PASSAGE PROVIDED:
This command will show which conda environment is active, marked with a * mark next to the path field, as shown below:

image

You should have at least one environment, named root, and this should be the one active.

In the case that your computer has an NVIDIA GPU, you should install package dependencies using following command:

conda env update -f .\aml_config\conda_dependencies_gpu.yml -n root

On the other hand, if your computer only has a CPU or a non-NVIDIA GPU, you should use the conda_dependencies.yml file instead of conda_dependencies_gpu.yml in previous command, meaning a command like the following:

conda env update -f .\aml_config\conda_dependencies.yml -n root

IMPORTANT NOTE: In many cases when installing the Python dependency packages, you get some errors. In that case (pretty common), close Workbench if you had it open, and try to run the same command again.

Once finished, you can make sure you have all the dependencies by re-running the same command and you will get many messages, one per requirement, saying "Requirement already satisfied:"

WHAT NEEDS TO BE DONE:
Echo the passage on setting up conda dependencies word for word, starting with "conda env update -f .\aml_config\conda_dependencies.yml" and going on through "same command again.".

EXTRACTED INFORMATION:
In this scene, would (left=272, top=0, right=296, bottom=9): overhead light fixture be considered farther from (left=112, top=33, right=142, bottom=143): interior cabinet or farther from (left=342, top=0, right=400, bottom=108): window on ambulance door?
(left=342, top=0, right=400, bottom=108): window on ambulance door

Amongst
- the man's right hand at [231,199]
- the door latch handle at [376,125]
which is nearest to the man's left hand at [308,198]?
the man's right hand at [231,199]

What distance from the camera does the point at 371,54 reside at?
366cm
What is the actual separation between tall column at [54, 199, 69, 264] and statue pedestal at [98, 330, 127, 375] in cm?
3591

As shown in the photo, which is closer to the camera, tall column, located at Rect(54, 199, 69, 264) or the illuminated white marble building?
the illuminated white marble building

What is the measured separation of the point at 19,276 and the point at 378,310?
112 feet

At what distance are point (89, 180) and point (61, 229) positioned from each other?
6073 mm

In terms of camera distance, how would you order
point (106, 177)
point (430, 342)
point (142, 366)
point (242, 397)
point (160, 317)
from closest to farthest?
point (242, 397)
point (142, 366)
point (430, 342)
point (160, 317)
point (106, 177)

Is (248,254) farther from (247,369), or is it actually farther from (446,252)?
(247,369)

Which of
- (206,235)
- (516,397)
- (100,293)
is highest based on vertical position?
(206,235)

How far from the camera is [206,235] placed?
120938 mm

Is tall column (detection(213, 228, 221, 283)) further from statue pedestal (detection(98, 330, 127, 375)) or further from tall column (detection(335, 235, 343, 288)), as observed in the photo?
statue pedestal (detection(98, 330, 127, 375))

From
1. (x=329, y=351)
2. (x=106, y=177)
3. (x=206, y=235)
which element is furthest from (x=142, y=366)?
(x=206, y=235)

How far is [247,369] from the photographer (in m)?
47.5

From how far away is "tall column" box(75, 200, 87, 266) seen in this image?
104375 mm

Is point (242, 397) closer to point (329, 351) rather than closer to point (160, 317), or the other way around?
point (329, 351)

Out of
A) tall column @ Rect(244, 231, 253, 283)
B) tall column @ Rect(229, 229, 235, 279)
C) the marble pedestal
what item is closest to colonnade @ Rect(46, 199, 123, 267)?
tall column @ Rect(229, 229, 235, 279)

OUTPUT FOR THIS TASK:
conda env update -f .\aml_config\conda_dependencies.yml -n root

IMPORTANT NOTE: In many cases when installing the Python dependency packages, you get some errors. In that case (pretty common), close Workbench if you had it open, and try to run the same command again.